0365: Non-peptidic prokineticin receptor 1 agonist as a novel cardioprotective therapeutic

Abstract

Objective Prokineticins are potent angiogenic peptides that bind to two G protein-coupled receptors to initiate their biological effects. We previously have shown that prokineticin receptor-1 (PKR1) signaling contributes to cardiomyocyte survival or repair in myocardial infarction. Here, we discovered the first non-peptidic PKR1 agonists and examined their effects in mice model of heart diseases. Methods and results Herein we identify a selective PKR1 agonist both in vitro and in vivo, utilizing GPCR structure-based virtual screening approach. High Throughput Docking was carried out by GOLD using homology model of PKR1. Asinex gold collection 3D chemical databese (250,000 compounds) was screened by the docking protocol.

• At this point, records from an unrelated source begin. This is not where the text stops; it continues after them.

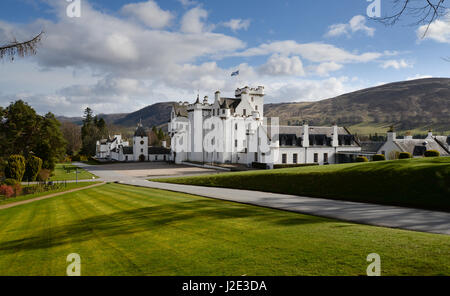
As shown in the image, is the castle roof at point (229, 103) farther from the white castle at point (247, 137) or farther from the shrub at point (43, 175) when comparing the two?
the shrub at point (43, 175)

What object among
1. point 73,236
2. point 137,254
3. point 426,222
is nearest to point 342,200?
point 426,222

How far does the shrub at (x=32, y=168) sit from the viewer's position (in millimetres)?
41719

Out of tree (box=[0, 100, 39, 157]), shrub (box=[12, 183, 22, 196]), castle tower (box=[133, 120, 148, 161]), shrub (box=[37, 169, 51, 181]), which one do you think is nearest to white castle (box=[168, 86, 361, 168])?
castle tower (box=[133, 120, 148, 161])

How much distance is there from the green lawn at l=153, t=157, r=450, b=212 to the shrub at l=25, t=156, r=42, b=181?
1349 inches

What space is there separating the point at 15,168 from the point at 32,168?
394 centimetres

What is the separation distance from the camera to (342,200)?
1762cm

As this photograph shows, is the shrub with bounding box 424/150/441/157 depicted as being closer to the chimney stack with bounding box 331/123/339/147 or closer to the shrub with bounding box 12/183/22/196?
the chimney stack with bounding box 331/123/339/147

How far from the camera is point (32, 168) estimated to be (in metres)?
41.9

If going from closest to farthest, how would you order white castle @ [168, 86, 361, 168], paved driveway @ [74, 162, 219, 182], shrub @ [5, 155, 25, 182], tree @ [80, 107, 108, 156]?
shrub @ [5, 155, 25, 182]
paved driveway @ [74, 162, 219, 182]
white castle @ [168, 86, 361, 168]
tree @ [80, 107, 108, 156]

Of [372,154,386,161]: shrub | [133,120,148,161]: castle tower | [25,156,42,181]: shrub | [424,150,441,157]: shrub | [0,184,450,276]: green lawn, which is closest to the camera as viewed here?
[0,184,450,276]: green lawn

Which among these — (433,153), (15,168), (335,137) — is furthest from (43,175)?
(433,153)

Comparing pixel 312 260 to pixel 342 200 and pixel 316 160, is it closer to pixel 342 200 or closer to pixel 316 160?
pixel 342 200

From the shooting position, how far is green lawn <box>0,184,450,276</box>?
6.55 meters

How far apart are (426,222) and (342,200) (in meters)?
6.38
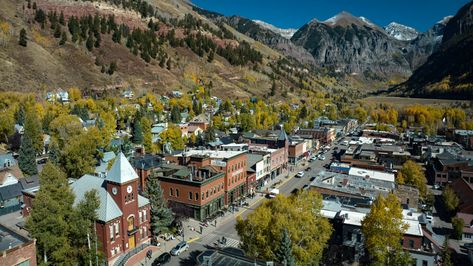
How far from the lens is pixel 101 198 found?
34938mm

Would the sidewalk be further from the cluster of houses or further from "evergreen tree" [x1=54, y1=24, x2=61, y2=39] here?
"evergreen tree" [x1=54, y1=24, x2=61, y2=39]

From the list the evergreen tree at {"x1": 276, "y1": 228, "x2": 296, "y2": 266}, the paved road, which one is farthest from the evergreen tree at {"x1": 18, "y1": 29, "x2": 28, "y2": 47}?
the evergreen tree at {"x1": 276, "y1": 228, "x2": 296, "y2": 266}

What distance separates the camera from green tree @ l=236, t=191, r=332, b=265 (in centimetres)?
3000

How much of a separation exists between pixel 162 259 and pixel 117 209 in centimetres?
690

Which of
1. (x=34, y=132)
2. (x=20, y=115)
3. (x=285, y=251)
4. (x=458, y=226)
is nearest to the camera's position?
(x=285, y=251)

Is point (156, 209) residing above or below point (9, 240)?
below

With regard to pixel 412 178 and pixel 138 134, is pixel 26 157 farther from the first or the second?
pixel 412 178

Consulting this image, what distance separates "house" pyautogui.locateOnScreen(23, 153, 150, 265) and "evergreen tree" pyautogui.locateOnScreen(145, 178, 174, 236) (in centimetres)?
178

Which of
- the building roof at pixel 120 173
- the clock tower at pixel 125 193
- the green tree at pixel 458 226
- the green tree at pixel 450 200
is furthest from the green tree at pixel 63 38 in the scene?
the green tree at pixel 458 226

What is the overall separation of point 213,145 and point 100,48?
10819cm

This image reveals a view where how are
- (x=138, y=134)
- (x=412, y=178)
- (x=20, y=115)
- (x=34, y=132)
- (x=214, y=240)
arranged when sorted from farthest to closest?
1. (x=20, y=115)
2. (x=138, y=134)
3. (x=34, y=132)
4. (x=412, y=178)
5. (x=214, y=240)

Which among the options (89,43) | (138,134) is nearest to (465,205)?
(138,134)

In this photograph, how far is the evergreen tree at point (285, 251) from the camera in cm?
2794

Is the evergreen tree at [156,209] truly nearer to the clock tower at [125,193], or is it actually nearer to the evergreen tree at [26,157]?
the clock tower at [125,193]
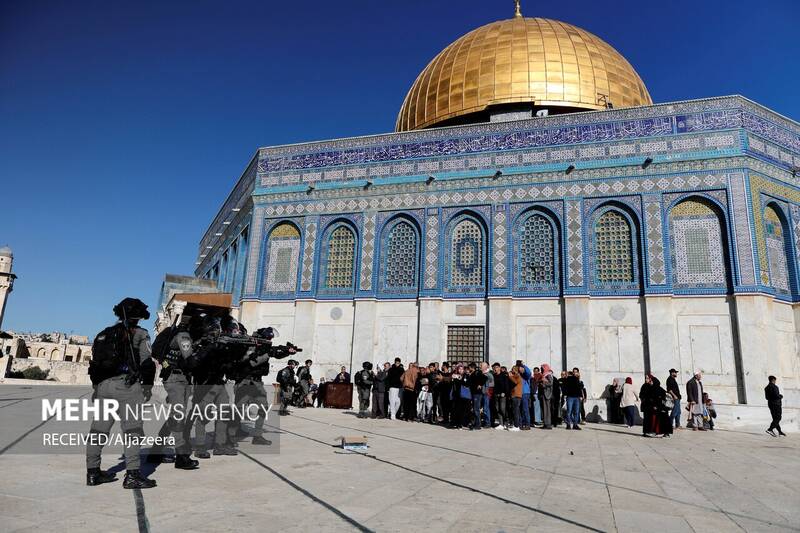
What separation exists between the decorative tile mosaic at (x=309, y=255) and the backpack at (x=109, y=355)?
13.8 metres

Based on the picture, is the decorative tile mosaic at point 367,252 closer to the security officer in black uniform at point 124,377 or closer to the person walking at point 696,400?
the person walking at point 696,400

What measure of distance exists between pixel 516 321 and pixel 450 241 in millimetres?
3424

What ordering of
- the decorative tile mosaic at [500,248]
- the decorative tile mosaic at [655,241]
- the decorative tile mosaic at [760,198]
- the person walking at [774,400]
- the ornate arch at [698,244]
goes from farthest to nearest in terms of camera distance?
the decorative tile mosaic at [500,248], the decorative tile mosaic at [655,241], the ornate arch at [698,244], the decorative tile mosaic at [760,198], the person walking at [774,400]

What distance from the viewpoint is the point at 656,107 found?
16.5 meters

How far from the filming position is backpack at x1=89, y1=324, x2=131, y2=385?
453 cm

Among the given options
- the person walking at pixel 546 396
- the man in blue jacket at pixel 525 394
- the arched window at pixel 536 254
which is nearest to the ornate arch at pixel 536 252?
the arched window at pixel 536 254

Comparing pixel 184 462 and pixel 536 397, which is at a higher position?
pixel 536 397

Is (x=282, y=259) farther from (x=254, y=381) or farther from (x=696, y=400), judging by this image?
(x=696, y=400)

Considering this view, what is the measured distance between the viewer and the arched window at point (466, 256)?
17.1m

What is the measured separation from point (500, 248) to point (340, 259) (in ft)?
18.2

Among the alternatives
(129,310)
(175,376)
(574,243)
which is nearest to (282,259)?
(574,243)

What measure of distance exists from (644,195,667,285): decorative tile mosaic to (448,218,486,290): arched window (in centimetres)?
487

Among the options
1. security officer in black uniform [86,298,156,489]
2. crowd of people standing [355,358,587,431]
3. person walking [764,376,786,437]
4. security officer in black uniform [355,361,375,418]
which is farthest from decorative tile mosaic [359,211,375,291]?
security officer in black uniform [86,298,156,489]

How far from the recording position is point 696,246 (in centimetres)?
1542
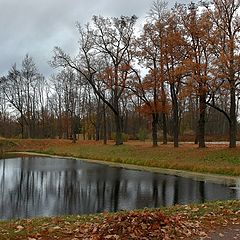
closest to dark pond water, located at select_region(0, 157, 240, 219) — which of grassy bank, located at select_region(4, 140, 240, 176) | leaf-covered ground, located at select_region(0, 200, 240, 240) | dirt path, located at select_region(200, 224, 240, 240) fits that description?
grassy bank, located at select_region(4, 140, 240, 176)

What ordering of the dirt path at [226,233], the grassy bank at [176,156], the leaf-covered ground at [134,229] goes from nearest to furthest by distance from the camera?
the leaf-covered ground at [134,229] < the dirt path at [226,233] < the grassy bank at [176,156]

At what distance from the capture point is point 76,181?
23.1 m

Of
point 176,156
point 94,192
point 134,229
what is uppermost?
point 176,156

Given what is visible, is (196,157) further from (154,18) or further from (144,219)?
(144,219)

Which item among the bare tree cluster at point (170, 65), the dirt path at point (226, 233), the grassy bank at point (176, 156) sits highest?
the bare tree cluster at point (170, 65)

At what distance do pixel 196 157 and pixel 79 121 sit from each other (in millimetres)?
45017

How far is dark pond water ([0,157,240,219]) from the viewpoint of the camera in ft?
50.9

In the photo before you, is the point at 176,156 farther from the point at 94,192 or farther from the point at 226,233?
the point at 226,233

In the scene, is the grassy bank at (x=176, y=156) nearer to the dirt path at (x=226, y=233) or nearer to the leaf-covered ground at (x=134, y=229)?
the dirt path at (x=226, y=233)

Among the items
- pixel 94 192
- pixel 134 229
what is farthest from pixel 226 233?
pixel 94 192

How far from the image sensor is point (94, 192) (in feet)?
62.6

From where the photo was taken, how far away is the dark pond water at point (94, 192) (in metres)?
15.5

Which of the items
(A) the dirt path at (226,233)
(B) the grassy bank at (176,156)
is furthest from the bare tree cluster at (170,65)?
(A) the dirt path at (226,233)

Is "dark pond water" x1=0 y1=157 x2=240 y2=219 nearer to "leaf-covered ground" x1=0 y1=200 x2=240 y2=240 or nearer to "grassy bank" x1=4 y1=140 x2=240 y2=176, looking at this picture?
"grassy bank" x1=4 y1=140 x2=240 y2=176
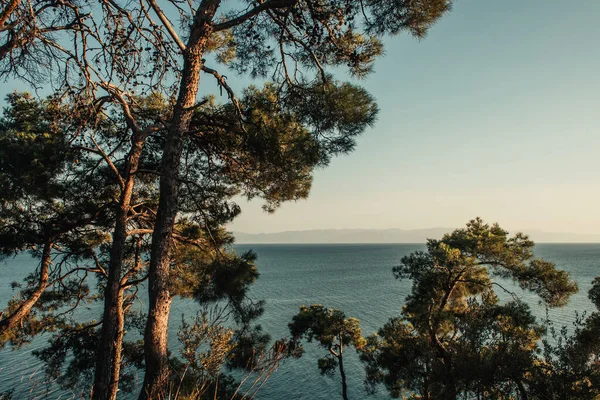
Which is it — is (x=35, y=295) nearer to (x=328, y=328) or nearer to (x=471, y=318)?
(x=471, y=318)

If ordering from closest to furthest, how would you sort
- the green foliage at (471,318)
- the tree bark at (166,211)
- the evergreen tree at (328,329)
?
the tree bark at (166,211) → the green foliage at (471,318) → the evergreen tree at (328,329)

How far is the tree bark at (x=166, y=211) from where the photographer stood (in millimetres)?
4832

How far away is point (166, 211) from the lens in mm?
5082

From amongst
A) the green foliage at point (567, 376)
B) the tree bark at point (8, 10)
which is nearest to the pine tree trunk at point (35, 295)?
the tree bark at point (8, 10)

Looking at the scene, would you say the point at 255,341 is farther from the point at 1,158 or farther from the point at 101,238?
the point at 1,158

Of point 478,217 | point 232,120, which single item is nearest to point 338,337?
point 478,217

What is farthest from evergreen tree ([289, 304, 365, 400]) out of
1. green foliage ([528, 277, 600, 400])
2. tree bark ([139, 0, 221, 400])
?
tree bark ([139, 0, 221, 400])

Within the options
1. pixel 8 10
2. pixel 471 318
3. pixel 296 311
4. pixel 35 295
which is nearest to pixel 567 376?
pixel 471 318

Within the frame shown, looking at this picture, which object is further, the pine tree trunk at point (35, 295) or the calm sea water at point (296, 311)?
the calm sea water at point (296, 311)

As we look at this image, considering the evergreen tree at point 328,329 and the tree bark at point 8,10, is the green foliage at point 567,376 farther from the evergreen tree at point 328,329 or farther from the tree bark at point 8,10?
the evergreen tree at point 328,329

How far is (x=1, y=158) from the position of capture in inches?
282

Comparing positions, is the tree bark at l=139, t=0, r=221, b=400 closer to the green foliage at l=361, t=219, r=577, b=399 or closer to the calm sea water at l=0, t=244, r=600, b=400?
the calm sea water at l=0, t=244, r=600, b=400

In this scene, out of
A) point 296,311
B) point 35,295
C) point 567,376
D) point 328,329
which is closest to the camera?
point 567,376

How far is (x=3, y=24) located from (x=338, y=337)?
18.8 m
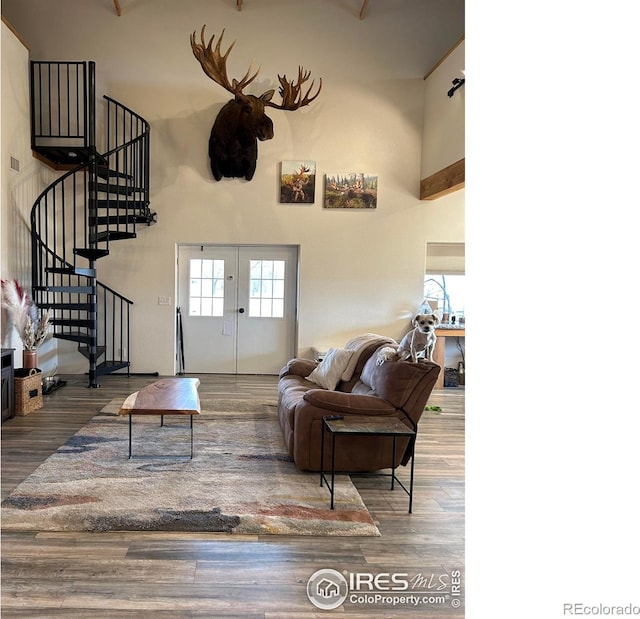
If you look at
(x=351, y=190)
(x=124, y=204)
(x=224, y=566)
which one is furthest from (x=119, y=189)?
(x=224, y=566)

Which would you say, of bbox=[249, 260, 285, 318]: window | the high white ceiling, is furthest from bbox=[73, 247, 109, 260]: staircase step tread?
the high white ceiling

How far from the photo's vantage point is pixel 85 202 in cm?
645

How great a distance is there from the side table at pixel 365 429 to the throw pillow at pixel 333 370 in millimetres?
1085

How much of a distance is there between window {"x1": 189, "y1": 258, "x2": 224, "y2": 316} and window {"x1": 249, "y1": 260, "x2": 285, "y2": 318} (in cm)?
48

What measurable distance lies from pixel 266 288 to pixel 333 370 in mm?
3346

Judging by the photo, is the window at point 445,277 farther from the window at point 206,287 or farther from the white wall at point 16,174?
the white wall at point 16,174

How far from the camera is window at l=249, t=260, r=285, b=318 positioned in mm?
7547

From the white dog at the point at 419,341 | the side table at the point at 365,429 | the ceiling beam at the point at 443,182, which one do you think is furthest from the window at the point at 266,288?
the side table at the point at 365,429

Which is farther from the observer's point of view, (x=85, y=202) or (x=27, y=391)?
(x=85, y=202)

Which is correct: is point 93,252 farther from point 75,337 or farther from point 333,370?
point 333,370

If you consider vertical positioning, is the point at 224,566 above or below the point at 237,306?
below

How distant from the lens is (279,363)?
764 centimetres

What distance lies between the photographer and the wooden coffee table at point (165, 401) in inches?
139
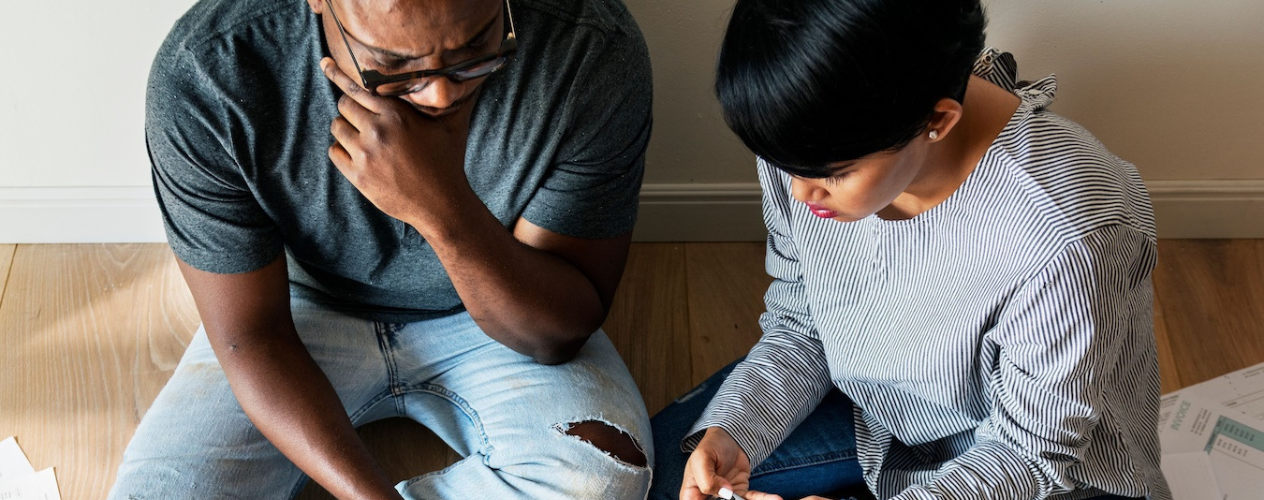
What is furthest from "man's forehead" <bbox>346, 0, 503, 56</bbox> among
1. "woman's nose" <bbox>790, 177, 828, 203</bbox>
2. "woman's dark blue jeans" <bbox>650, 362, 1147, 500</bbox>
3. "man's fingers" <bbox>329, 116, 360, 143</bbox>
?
"woman's dark blue jeans" <bbox>650, 362, 1147, 500</bbox>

We provided a strategy with a high potential for in silico identifying one agonist hit. We present here IS20, the first synthetic PKR1 agonist that induces angiogenesis in the presence of PKR1 on the endothelial cells seeded on matrigel. IS20 reduced doxorubicin cytotoxicity in H9C2 cells. IS20 promotes mouse epicardial progenitor cell differentiation into endothelial cells. In vivo IS20 activates Akt in mice heart. IS20 treatment of mice after coronary ligation reduces mortality by 30%. Conclusion This study identifies a non-peptidic PKR1 agonist as therapeutic target holding promise for treatment of heart diseases.